We have collated their responses & here’s what Team Testgrid had to say:

  • Classic escapism through film: Watching a movie I really love and can become completely absorbed in, to give my brain a ‘break from the real world’ for a few hours.

  • My big self-care tip is to differentiate physical distancing from mental distancing: I am big on keeping in touch / reaching out to others to start an open conversation.

  • Cooking! Provides relaxation and a mental break from everything else that’s going on.

  • Having a shower in the morning (I would every day if I was going to work so why not now?), attacking my work early in the morning (my brain works better at 7am and I have fewer interruptions), playing with the kids later in the afternoon.

  • Meditation / self-reflection: Getting up an hour earlier than anyone else in the house and trying to calm the internal dialogue in my mind. I sit for an hour and just ignore the thoughts and then get to the really important feelings and truths and just process them. It takes about 60 days of consistency to get through the “inbox” in your head built up over the years but after a while calmness and being centred happens a lot easier. Just keep trying every day – consistency and patience is the key, like all things.

  • Using a meditation app daily – I like Insight Timer and Smiling Mind.

  • Games – whether it’s board games, Words With Friends, or shooting zombies!
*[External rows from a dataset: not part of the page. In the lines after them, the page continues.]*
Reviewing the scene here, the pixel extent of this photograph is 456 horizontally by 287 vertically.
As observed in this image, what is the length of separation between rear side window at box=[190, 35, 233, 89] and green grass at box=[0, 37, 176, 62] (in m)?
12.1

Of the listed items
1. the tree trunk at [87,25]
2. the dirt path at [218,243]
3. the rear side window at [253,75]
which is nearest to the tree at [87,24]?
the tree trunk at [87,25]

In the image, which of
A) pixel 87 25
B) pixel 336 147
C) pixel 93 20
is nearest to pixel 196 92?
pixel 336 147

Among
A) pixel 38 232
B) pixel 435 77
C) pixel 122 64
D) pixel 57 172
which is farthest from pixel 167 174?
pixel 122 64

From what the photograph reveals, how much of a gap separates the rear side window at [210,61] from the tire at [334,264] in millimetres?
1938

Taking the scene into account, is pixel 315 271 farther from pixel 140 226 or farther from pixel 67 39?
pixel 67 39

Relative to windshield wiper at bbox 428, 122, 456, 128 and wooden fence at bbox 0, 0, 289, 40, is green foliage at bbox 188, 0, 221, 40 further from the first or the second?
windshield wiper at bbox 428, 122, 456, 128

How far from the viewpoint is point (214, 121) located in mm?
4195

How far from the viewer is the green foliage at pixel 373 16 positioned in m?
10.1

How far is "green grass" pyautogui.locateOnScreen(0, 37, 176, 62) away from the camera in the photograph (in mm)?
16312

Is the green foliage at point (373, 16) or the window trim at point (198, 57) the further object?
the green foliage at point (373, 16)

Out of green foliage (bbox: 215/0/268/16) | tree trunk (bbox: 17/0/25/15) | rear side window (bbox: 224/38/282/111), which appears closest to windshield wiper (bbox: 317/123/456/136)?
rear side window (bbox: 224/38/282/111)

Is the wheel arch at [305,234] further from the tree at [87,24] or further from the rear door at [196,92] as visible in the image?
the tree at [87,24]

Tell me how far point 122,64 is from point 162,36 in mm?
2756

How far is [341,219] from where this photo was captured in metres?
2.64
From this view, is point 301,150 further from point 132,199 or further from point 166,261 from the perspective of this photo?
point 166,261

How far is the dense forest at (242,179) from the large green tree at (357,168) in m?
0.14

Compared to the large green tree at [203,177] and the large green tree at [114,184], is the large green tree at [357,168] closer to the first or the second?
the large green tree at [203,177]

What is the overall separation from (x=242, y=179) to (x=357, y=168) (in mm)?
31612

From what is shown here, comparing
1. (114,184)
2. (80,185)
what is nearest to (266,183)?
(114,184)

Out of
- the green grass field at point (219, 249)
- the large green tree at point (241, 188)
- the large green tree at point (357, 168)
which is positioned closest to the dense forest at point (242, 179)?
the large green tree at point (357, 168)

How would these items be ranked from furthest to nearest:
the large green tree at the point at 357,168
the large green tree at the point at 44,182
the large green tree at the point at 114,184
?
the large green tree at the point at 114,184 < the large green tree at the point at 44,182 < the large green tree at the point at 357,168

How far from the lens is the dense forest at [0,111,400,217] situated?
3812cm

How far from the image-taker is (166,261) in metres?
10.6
  • It helps me to keep to a routine similar to what I used to do when I went to work. Get up at a similar time and use the time saved by not traveling to get some chores done, or go for a walk. I then don’t get distracted throughout the day by seeing dirty dishes in the sink or thinking I need to get up and exercise. I have also tackled some projects around the house that give me a real sense of achievement when I complete them.

  • Trying to be kind to everyone: It is OK for them to be under pressure as well, don’t unnecessarily make it worse (even if you are right!)

  • Getting some fresh air and sun through exercise helps, and I recommend finding the exercise that works best for YOU. Being in lockdown can prompt feelings of guilt around being less active than usual, but this is when we need to be kind to ourselves, and not expect HIIT workout miracles to occur without a gym. The most important thing is to enjoy it – maybe it’s a fast-paced or gentle walk, online yoga video, living room dance session (wine optional), or some days you might feel motivated to go for a run or find different household objects for weight lifting. It’s about setting time aside to just move your body and enjoy it.

  • Not feeling bad about bingeing tv (I enjoy it; doesn’t matter if other people see it as a waste of time when I could be cultivating my new cabbage patch).

  • Cold showers: Start warm and over time build up to longer cooler showers. Research shows that it releases endorphins, improves circulation, boosts metabolism and can even help fight colds.

  • I suggest planning something to look forward to. In lockdown, sometimes we need to go out of our way to create enjoyable experiences – make weekend plans inside your home and stick to them like you would with normal plans. Cook a roast for Christmas in July, plan a family movies & nachos night, board games & afternoon tea, take an online art gallery tour, plan a painting day, turn each room in the house into a different bar and there you have it – a bar crawl!

  • Creating some sort of tangible barrier between work and home – particularly at the end of the day, whether it’s covering up and packing away my work area, changing clothes (/trackies/PJs) or shoes, lighting a candle, or putting on different music.

  • Start a project: A great way to build self-confidence is by achieving something, even if it’s small. Knit a cardigan, learn guitar using YouTube videos, re-vamp the backyard, start an online business, start a cooking blog, write a song, do an online course, or even just read a book!

  • I find any form of daily ritual, routine or structure can feel comforting when working from home: I set my alarm for the same time each day, take the dog for a walk, and make myself a morning coffee and check emails.

And to close on a word of advice:

Lower your expectations of yourself. Do not expect yourself to be happy/sociable/focused/efficient every single day. Being hard on yourself will only make you feel worse – you are already doing a great job.